Some may think, he noted, that leadership and entrepreneurship are the same thing, but “while they are similar, they are not identical.” Entrepreneurship is about a “creativity and passion for designing and driving innovative solutions, always seeking to bring something new to the market, about thinking outside the box and stepping back from the crowd.” On the other hand, leadership “is about delivery. Where entrepreneurship is about figuring things out, leadership is about how to take those conclusions and grow them.”
For Pessina, having people in one’s organization that exhibit both qualities gives that organization “a winning formula,” a formula he has applied to all his enterprises because, for him, “building a company that is both leading and entrepreneurial has always been a key objective for me.” He is quite aware of how a company’s success can lead to complacency, to resting on its laurels, so he is always asking himself how WBA can reap the benefits of its vast organization without losing the flexibility and agility to make important decisions demanded by the market and social conditions.
“Global companies remain entrepreneurial,” he explained, “in four ways: by remaining customer obsessed while managing the expectations of stakeholders; adopting two-way internal communication, both top down and bottom up; resisting centralization through delegation and team empowerment; and developing flexible and accessible reward schemes because motivated and inspired teams are more likely to fuel the business with their entrepreneurial efforts.”
He concluded his remarks by saying that “even at my age, as a leader and entrepreneur, I continue to live in the future and think of the next challenge.

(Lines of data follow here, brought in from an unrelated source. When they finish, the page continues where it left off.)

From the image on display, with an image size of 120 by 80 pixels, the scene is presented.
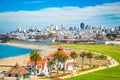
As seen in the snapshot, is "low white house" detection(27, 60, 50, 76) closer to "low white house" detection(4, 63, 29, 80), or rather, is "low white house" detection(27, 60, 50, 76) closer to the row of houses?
the row of houses

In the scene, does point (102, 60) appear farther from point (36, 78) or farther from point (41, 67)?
point (36, 78)

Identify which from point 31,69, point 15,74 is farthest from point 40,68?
point 15,74

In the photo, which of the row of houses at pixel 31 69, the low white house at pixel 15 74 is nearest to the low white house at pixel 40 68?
the row of houses at pixel 31 69

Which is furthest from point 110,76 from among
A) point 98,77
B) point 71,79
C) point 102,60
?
point 102,60

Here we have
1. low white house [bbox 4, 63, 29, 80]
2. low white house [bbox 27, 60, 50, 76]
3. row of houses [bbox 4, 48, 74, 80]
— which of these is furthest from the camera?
low white house [bbox 27, 60, 50, 76]

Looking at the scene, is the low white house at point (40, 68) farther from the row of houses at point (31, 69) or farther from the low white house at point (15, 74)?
the low white house at point (15, 74)

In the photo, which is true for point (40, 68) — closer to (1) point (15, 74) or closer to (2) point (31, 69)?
(2) point (31, 69)

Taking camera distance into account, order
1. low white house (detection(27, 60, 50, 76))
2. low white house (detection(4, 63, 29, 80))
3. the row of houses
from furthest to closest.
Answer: low white house (detection(27, 60, 50, 76)), the row of houses, low white house (detection(4, 63, 29, 80))

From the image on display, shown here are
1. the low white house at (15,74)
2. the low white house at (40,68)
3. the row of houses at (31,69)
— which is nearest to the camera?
the low white house at (15,74)

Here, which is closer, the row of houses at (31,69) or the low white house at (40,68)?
the row of houses at (31,69)

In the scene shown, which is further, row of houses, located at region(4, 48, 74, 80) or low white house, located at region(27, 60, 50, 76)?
low white house, located at region(27, 60, 50, 76)

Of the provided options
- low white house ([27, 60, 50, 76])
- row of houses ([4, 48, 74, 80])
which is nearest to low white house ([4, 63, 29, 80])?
row of houses ([4, 48, 74, 80])

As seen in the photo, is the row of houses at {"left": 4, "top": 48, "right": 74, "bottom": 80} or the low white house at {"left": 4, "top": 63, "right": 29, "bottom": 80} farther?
the row of houses at {"left": 4, "top": 48, "right": 74, "bottom": 80}
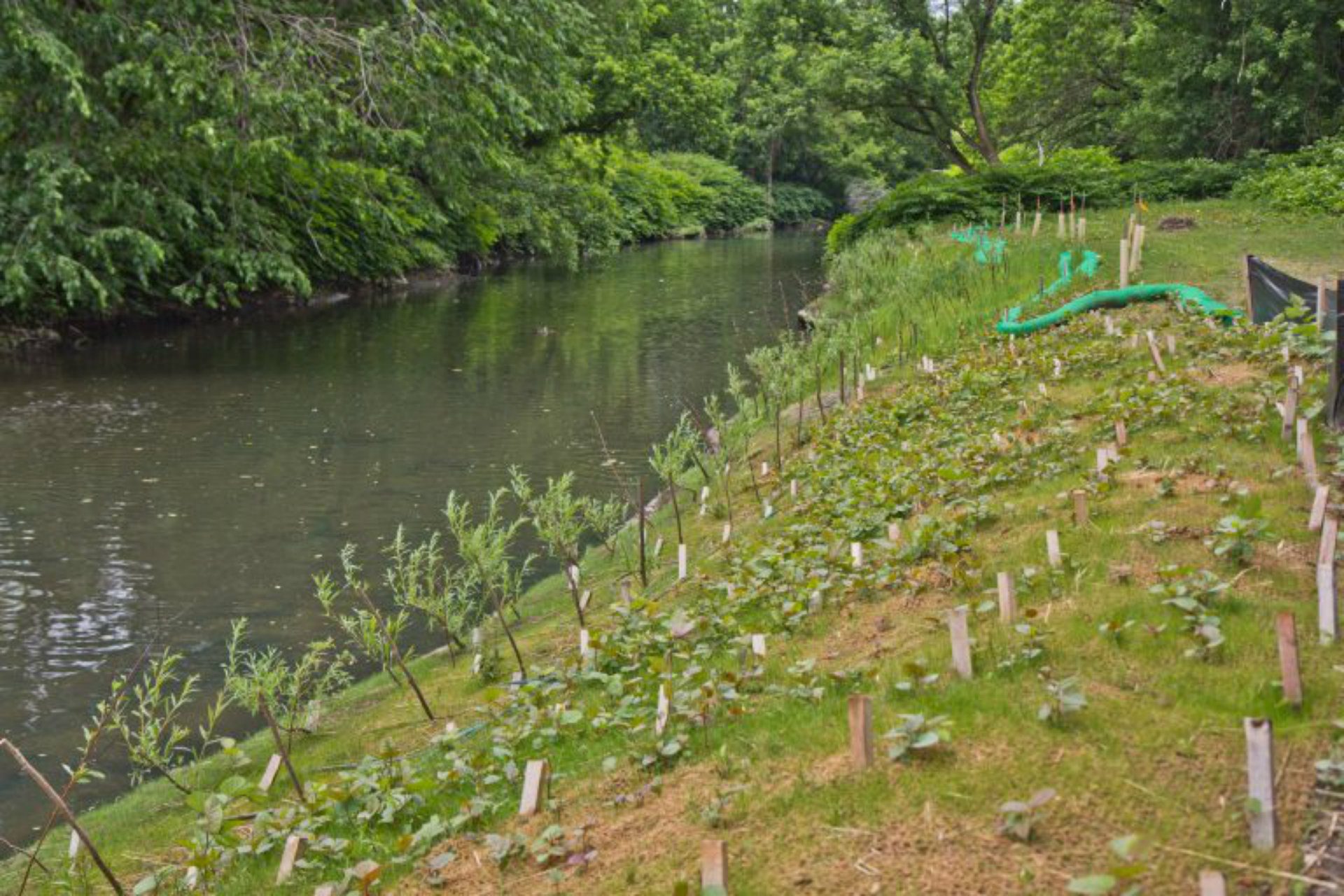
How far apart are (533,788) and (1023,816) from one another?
171 centimetres

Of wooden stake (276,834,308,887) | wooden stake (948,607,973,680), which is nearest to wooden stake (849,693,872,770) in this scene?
wooden stake (948,607,973,680)

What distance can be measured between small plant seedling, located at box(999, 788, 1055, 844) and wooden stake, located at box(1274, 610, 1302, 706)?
37.0 inches

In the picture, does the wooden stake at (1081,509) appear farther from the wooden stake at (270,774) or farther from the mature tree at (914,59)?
the mature tree at (914,59)

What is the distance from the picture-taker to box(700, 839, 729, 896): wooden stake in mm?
3199

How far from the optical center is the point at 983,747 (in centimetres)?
394

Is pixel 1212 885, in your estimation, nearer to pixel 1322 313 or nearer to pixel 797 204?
pixel 1322 313

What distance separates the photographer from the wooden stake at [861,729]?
3799 millimetres

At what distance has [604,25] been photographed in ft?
92.9

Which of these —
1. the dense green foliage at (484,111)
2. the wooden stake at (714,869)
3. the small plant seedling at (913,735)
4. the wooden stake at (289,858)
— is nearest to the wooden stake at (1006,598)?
the small plant seedling at (913,735)

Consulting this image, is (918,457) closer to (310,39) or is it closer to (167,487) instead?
(167,487)

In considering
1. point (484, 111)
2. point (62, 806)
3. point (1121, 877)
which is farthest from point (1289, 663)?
point (484, 111)

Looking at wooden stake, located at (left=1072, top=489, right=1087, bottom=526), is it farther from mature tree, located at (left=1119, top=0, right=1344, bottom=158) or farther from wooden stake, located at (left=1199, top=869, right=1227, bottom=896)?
mature tree, located at (left=1119, top=0, right=1344, bottom=158)

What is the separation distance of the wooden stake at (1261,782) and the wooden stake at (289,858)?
10.5 ft

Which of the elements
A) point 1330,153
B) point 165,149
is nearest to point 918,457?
point 165,149
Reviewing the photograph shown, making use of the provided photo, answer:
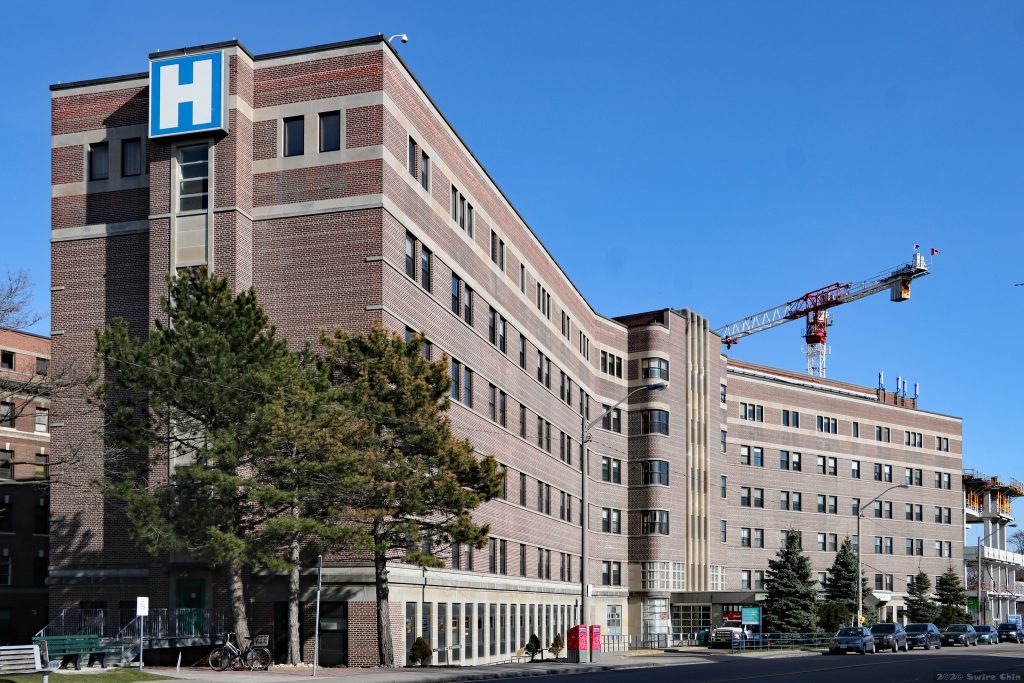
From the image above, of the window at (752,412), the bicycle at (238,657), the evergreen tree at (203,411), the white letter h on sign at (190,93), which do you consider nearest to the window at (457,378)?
the evergreen tree at (203,411)

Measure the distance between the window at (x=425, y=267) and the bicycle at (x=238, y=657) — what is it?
15.6 metres

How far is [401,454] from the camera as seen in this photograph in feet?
126

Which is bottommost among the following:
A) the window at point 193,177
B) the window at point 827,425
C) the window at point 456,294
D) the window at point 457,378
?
the window at point 457,378

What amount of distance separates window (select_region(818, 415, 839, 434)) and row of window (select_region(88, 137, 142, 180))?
2736 inches

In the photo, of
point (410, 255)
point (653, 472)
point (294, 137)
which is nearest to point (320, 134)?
point (294, 137)

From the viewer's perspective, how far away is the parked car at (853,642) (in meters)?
61.8

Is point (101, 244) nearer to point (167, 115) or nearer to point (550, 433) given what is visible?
point (167, 115)

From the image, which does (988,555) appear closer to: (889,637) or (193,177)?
(889,637)

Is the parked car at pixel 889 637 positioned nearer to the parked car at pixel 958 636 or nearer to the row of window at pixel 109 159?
the parked car at pixel 958 636

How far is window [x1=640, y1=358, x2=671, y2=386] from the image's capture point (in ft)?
271

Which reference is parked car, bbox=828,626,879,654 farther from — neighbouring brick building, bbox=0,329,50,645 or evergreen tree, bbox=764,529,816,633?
neighbouring brick building, bbox=0,329,50,645

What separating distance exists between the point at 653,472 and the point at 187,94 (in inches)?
1812

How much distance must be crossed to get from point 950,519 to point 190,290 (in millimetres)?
91664

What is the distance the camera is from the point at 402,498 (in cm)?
3791
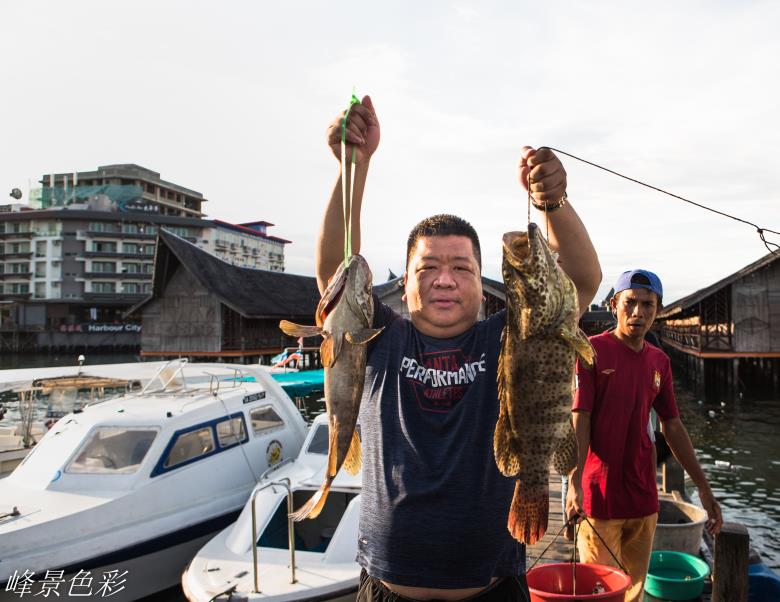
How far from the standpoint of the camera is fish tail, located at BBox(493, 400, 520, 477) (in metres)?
2.41

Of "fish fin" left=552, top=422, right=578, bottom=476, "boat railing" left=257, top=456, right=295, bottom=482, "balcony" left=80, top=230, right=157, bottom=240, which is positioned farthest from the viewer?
"balcony" left=80, top=230, right=157, bottom=240

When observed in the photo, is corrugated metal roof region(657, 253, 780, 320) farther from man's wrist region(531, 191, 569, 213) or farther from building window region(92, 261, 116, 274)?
building window region(92, 261, 116, 274)

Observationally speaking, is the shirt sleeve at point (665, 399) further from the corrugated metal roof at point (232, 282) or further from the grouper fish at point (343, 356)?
the corrugated metal roof at point (232, 282)

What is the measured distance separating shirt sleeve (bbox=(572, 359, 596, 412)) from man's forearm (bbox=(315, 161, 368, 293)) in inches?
98.9

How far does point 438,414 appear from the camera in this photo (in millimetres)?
2578

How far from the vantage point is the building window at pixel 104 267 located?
83887 mm

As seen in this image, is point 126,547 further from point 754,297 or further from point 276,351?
point 276,351

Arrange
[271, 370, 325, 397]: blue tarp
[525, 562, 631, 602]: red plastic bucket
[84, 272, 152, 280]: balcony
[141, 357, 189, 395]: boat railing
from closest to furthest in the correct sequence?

Even in these difficult times, we can find inspiration by the many examples history provides of leaders facing new challenges, and I encourage you to do the same. Make sure you cultivate your leadership and entrepreneurship to keep your minds open to see the world in new and different ways.”
Pessina then took questions from the students, who asked about the organizational challenges of acquiring companies and merging them into the WBA corporate structure, maintaining effective leadership as the company grew, and the future of globalization and anti-globalization, to name a few.
His final words to the students were full of encouragement and hope: “Remember, be open. Be open. Be open minded and look at the world around the around you and don’t be afraid. Don’t be afraid. Sometimes you will not be successful, but you have to try again.”